» **Goal of the exercise**
Render every line of the records below as a numbered list, skipping the blank lines and leaving the pictures out.

» **Information**
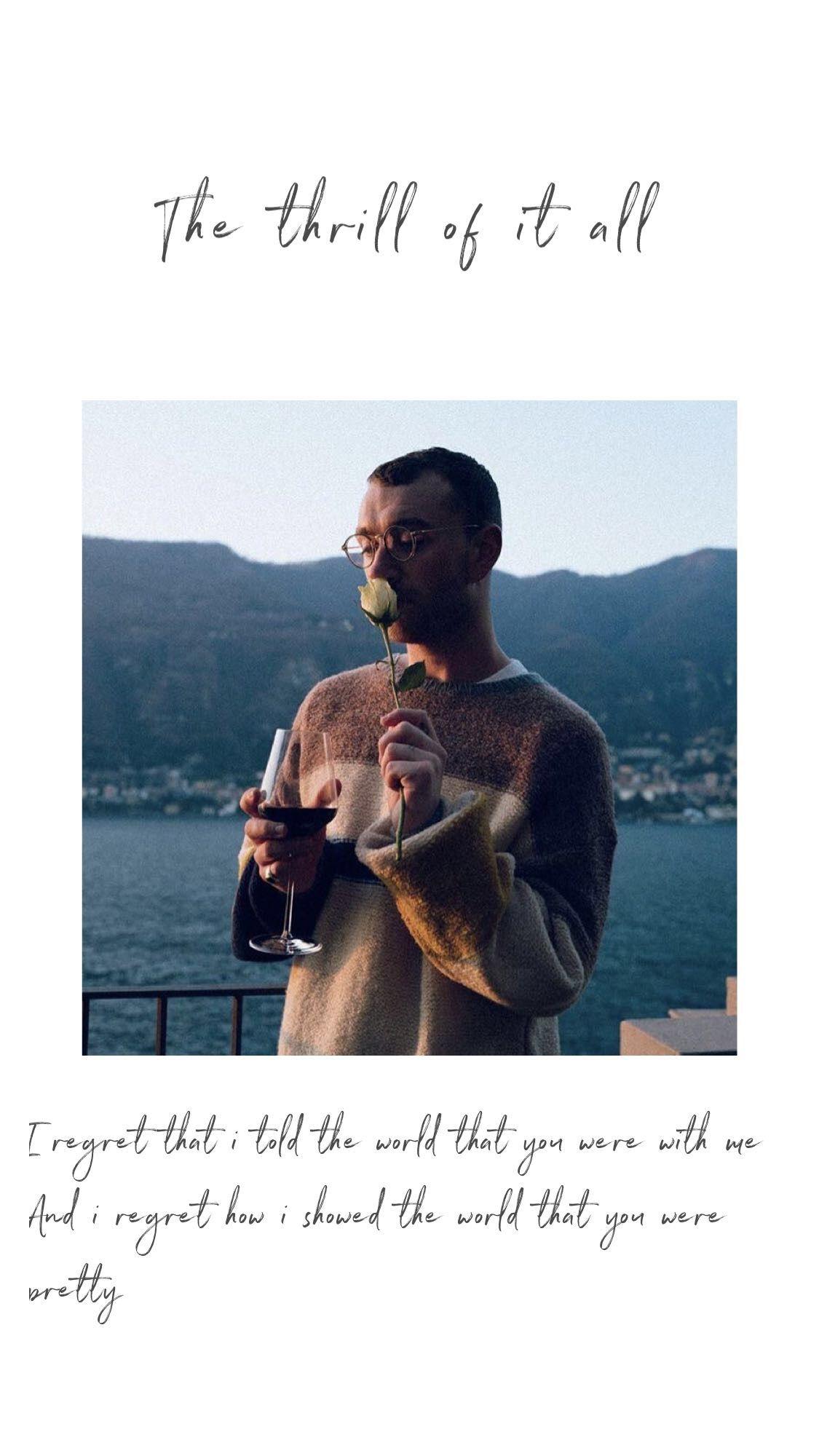 Sam smith thrill of it all Wallpaper. Song lyrics walpaper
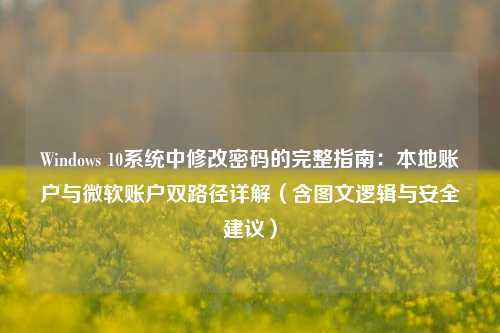 Windows 10系统中修改密码的完整指南：本地账户与微软账户双路径详解（含图文逻辑与安全建议）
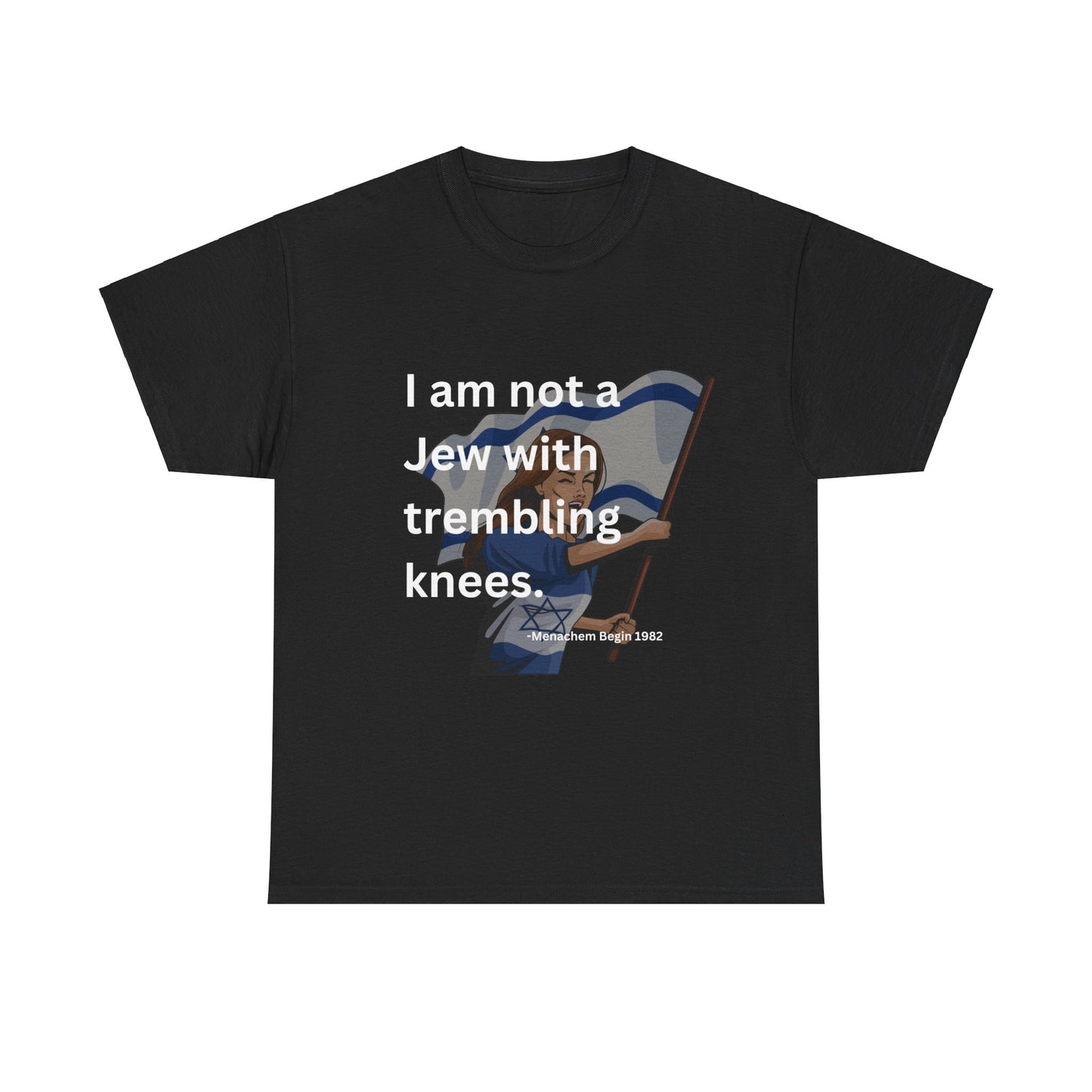 Not a Jew with Trembling Knees Unisex Heavy Cotton Tee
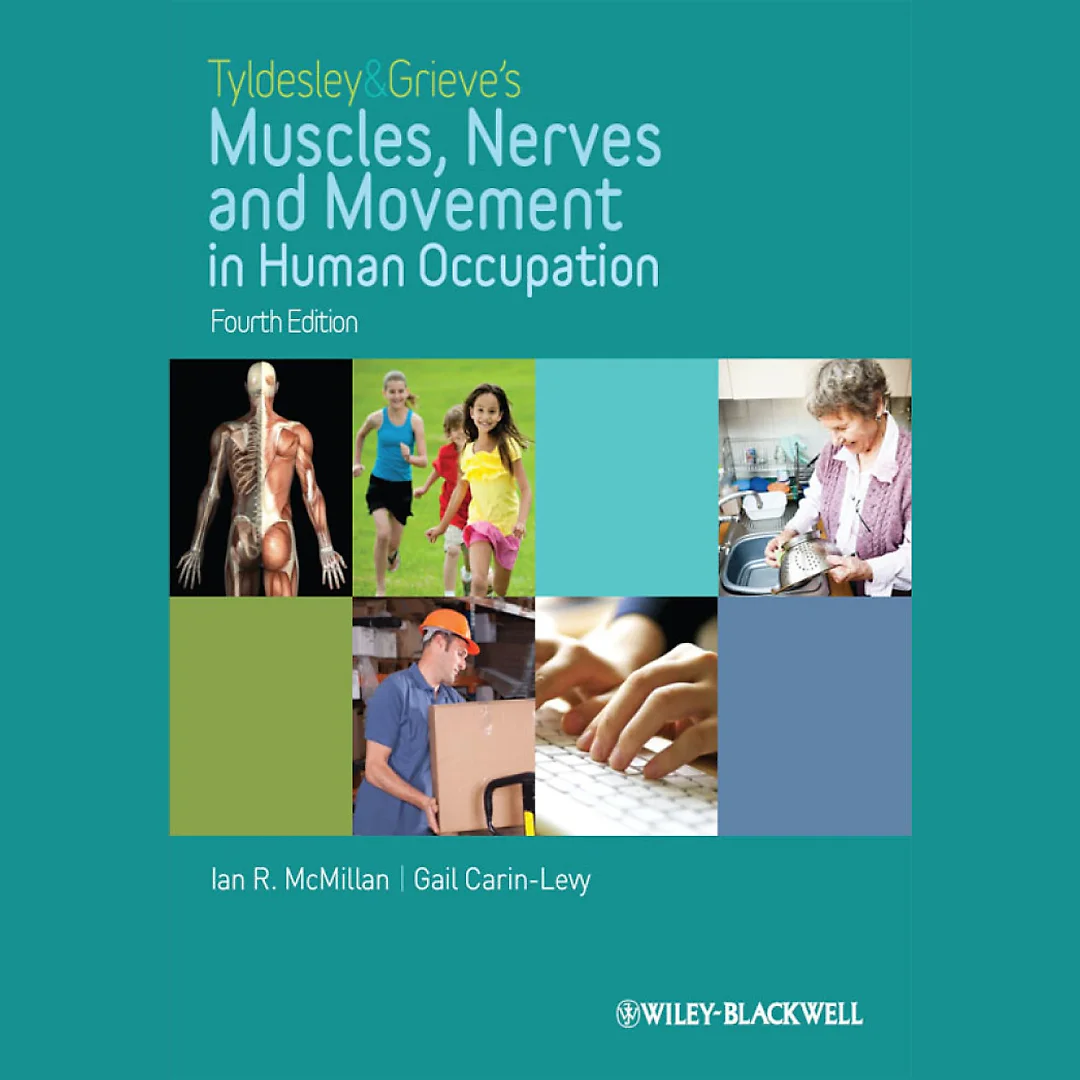 Tyldesley and Grieve's Muscles Nerves and Movement in Human Occupation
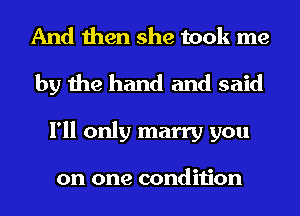 And then she took me
by the hand and said
I'll only marry you

on one condition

» **Exercise output**
1.  Sam smith thrill of it all Wallpaper. Song lyrics walpaper
2.  Windows 10系统中修改密码的完整指南：本地账户与微软账户双路径详解（含图文逻辑与安全建议）
3.  Not a Jew with Trembling Knees Unisex Heavy Cotton Tee
4.  Tyldesley and Grieve's Muscles Nerves and Movement in Human Occupation
5.  And then she took me
6. by the hand and said
7. I'll only marry you
8. on one condition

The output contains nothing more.